Carry none of the pictures over; write out the complete data exactly.

++++++++++++++++++++

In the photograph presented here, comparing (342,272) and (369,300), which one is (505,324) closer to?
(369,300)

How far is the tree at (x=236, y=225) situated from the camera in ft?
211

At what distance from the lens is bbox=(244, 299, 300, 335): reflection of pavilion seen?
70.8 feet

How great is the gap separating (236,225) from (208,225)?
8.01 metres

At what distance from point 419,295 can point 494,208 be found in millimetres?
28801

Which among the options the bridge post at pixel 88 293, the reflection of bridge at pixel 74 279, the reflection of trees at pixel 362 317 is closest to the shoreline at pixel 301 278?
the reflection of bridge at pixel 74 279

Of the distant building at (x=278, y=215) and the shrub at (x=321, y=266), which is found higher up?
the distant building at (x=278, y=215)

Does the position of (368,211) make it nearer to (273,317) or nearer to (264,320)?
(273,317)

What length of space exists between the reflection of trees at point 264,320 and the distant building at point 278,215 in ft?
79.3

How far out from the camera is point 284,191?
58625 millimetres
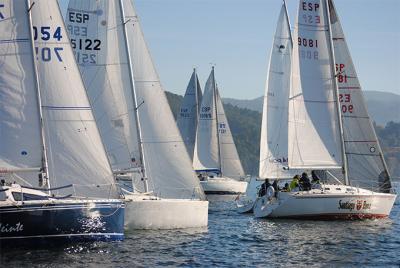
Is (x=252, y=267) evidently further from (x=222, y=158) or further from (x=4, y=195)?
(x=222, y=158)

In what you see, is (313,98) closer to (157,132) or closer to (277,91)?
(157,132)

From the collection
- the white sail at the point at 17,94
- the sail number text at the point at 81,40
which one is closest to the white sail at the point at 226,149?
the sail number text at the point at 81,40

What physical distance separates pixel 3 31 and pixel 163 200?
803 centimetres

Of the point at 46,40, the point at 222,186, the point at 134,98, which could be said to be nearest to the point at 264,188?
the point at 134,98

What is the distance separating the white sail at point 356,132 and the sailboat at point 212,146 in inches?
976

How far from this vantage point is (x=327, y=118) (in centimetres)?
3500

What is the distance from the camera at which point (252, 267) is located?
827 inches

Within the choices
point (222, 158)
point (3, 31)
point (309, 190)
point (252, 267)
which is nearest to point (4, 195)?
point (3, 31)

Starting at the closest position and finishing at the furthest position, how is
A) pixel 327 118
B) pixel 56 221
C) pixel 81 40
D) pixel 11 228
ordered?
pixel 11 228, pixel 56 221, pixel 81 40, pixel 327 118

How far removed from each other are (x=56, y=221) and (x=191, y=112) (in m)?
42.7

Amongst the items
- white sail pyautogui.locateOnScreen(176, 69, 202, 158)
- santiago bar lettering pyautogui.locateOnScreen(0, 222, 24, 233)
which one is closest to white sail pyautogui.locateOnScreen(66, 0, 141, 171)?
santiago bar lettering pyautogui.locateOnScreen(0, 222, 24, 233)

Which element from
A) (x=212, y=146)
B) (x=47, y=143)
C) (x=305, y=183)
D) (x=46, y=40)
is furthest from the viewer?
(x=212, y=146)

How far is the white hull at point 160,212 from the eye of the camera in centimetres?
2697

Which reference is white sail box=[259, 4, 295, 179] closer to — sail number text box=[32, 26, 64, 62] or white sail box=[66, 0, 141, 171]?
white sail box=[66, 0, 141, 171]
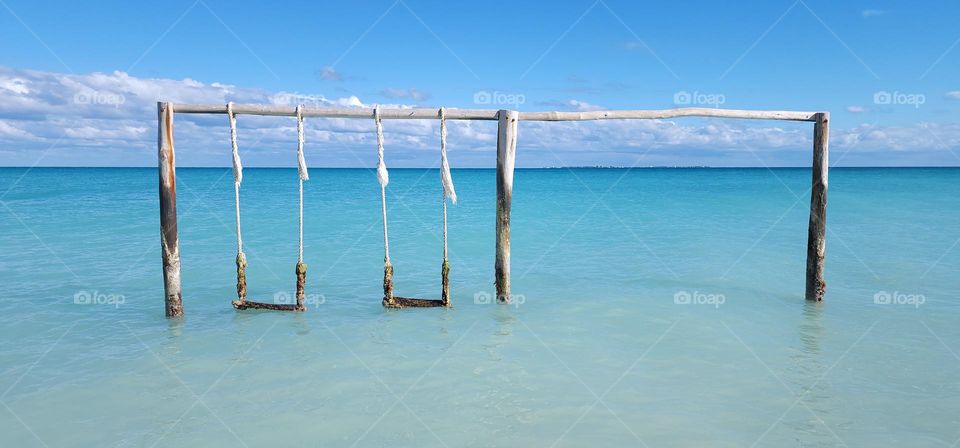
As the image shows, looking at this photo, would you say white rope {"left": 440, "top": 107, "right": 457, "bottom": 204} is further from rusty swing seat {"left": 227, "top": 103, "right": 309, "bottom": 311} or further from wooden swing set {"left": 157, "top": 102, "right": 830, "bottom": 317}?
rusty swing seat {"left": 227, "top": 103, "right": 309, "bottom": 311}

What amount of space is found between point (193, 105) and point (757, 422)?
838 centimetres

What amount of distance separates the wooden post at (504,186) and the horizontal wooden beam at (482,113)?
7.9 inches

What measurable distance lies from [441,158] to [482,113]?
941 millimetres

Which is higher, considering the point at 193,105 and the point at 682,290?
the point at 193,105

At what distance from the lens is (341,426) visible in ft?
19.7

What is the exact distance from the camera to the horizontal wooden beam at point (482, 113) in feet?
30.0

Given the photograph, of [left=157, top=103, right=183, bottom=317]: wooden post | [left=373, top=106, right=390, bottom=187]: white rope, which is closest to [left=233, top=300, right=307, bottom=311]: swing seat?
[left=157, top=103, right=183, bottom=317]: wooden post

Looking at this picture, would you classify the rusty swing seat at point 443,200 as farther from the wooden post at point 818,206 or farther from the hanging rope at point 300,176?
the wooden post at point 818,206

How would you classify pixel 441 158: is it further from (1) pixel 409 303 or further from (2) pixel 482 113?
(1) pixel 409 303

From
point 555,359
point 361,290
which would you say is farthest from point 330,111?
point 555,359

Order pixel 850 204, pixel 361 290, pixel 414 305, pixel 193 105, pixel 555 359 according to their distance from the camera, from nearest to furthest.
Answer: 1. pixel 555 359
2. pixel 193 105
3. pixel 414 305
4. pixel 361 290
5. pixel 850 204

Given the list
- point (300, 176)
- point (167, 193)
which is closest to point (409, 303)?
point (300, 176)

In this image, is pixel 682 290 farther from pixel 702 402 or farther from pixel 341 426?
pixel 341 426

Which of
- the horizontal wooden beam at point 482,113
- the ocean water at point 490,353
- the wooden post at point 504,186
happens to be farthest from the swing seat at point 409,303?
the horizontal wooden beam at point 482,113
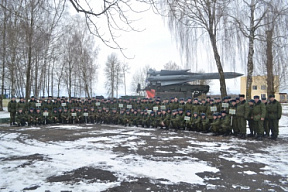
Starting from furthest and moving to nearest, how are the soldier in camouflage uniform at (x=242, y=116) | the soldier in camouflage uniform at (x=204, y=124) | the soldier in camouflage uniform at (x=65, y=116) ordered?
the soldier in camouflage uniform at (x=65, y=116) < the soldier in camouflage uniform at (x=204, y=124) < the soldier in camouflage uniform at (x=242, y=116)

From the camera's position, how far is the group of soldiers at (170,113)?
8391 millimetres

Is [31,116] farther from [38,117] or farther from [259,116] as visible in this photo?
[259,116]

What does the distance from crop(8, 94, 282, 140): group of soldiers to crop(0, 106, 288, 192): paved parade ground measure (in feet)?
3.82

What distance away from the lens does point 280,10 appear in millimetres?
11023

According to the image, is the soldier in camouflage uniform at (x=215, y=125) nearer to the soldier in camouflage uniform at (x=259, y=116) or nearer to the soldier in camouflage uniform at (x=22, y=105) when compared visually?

++++++++++++++++++++

OUTPUT FOR THIS TASK |
In the photograph presented here, comparing (342,272) and (369,300), which one is (505,324) closer to?
(369,300)

How far is the tree at (x=236, y=225) situated from the camera in ft?
211

At what distance from the lens is bbox=(244, 299, 300, 335): reflection of pavilion seen?
70.8 feet

How great is the gap separating (236,225) from (208,225)?
8.01 metres

At what distance from point 419,295 can point 494,208 be found in millimetres?
28801

Which among the options the bridge post at pixel 88 293, the reflection of bridge at pixel 74 279, the reflection of trees at pixel 362 317 is closest to the shoreline at pixel 301 278?
the reflection of bridge at pixel 74 279

Of the distant building at (x=278, y=215) and the shrub at (x=321, y=266), which is found higher up?
the distant building at (x=278, y=215)

Does the position of (368,211) make it nearer to (273,317) or nearer to (264,320)?
(273,317)

What length of space exists between the reflection of trees at point 264,320 and the distant building at point 278,215 in ft?
79.3

How far out from the camera is point 284,191?
58625 millimetres
Is (x=252, y=267) evidently further from (x=222, y=158) or further from (x=4, y=195)?
(x=222, y=158)

In what you see, is (313,98) closer to (157,132) or closer to (277,91)?
(157,132)

From the collection
- the white sail at the point at 17,94
- the sail number text at the point at 81,40
which one is closest to the white sail at the point at 226,149?
the sail number text at the point at 81,40

What physical distance separates pixel 3 31 and pixel 163 200?
803 centimetres

Of the point at 46,40, the point at 222,186, the point at 134,98, which could be said to be nearest to the point at 264,188?
the point at 134,98

What is the distance separating the white sail at point 356,132 and the sailboat at point 212,146 in inches?
976

How far from this vantage point is (x=327, y=118) (in centimetres)?
3500

What is the distance from the camera at which point (252, 267) is located?
827 inches

Within the choices
point (222, 158)
point (3, 31)
point (309, 190)
point (252, 267)
which is nearest to point (4, 195)?
point (3, 31)

Starting at the closest position and finishing at the furthest position, how is
A) pixel 327 118
B) pixel 56 221
C) pixel 81 40
D) pixel 11 228
ordered?
pixel 11 228, pixel 56 221, pixel 81 40, pixel 327 118

How far removed from each other are (x=56, y=221) and (x=191, y=112) (in m)?
42.7

Amongst the items
- white sail pyautogui.locateOnScreen(176, 69, 202, 158)
- santiago bar lettering pyautogui.locateOnScreen(0, 222, 24, 233)
which one is closest to white sail pyautogui.locateOnScreen(66, 0, 141, 171)?
santiago bar lettering pyautogui.locateOnScreen(0, 222, 24, 233)

Which element from
A) (x=212, y=146)
B) (x=47, y=143)
C) (x=305, y=183)
D) (x=46, y=40)
is furthest from the viewer?
(x=212, y=146)

How far is the white hull at point 160,212 from the eye of the camera in centimetres?
2697

Which reference is white sail box=[259, 4, 295, 179] closer to — sail number text box=[32, 26, 64, 62] or white sail box=[66, 0, 141, 171]?
white sail box=[66, 0, 141, 171]
As the image shows, looking at this photo, would you say white rope {"left": 440, "top": 107, "right": 457, "bottom": 204} is further from rusty swing seat {"left": 227, "top": 103, "right": 309, "bottom": 311} or further from wooden swing set {"left": 157, "top": 102, "right": 830, "bottom": 317}?
rusty swing seat {"left": 227, "top": 103, "right": 309, "bottom": 311}

What amount of space is found between point (193, 105) and point (757, 422)?
838 centimetres

What amount of distance separates the wooden post at (504,186) and the horizontal wooden beam at (482,113)?
7.9 inches

What measurable distance lies from [441,158] to [482,113]?
941 millimetres

Which is higher, considering the point at 193,105 and the point at 682,290?
the point at 193,105

At what distance from the lens is (341,426) visible in ft?
19.7

What is the exact distance from the camera to the horizontal wooden beam at point (482, 113) in feet?
30.0

Given the photograph, of [left=157, top=103, right=183, bottom=317]: wooden post | [left=373, top=106, right=390, bottom=187]: white rope, which is closest to [left=233, top=300, right=307, bottom=311]: swing seat?
[left=157, top=103, right=183, bottom=317]: wooden post

Looking at this picture, would you classify the rusty swing seat at point 443,200 as farther from the wooden post at point 818,206 or farther from the hanging rope at point 300,176?
the wooden post at point 818,206

How would you classify pixel 441 158: is it further from (1) pixel 409 303 or further from (2) pixel 482 113?
(1) pixel 409 303

From
point 555,359
point 361,290
which would you say is farthest from point 330,111?
point 555,359

Order pixel 850 204, pixel 361 290, pixel 414 305, pixel 193 105, pixel 555 359 according to their distance from the camera, from nearest to furthest.
Answer: 1. pixel 555 359
2. pixel 193 105
3. pixel 414 305
4. pixel 361 290
5. pixel 850 204

Given the list
- point (300, 176)
- point (167, 193)
which is closest to point (409, 303)?
point (300, 176)

In this image, is pixel 682 290 farther from pixel 702 402 or farther from pixel 341 426?
pixel 341 426

Which of
- the horizontal wooden beam at point 482,113
- the ocean water at point 490,353
- the wooden post at point 504,186
happens to be farthest from the swing seat at point 409,303?
the horizontal wooden beam at point 482,113
Starting from furthest and moving to nearest, how are the soldier in camouflage uniform at (x=242, y=116) | the soldier in camouflage uniform at (x=204, y=124) | the soldier in camouflage uniform at (x=65, y=116) ordered?
the soldier in camouflage uniform at (x=65, y=116) < the soldier in camouflage uniform at (x=204, y=124) < the soldier in camouflage uniform at (x=242, y=116)

From the camera's position, how far is the group of soldiers at (170,113)?
8391 millimetres

Is [31,116] farther from [38,117] or farther from [259,116] as visible in this photo?
[259,116]

What does the distance from crop(8, 94, 282, 140): group of soldiers to crop(0, 106, 288, 192): paved parade ground measure (in feet)?
3.82

What distance away from the lens does point 280,10 appear in millimetres?
11023

According to the image, is the soldier in camouflage uniform at (x=215, y=125) nearer to the soldier in camouflage uniform at (x=259, y=116) or nearer to the soldier in camouflage uniform at (x=22, y=105) when compared visually?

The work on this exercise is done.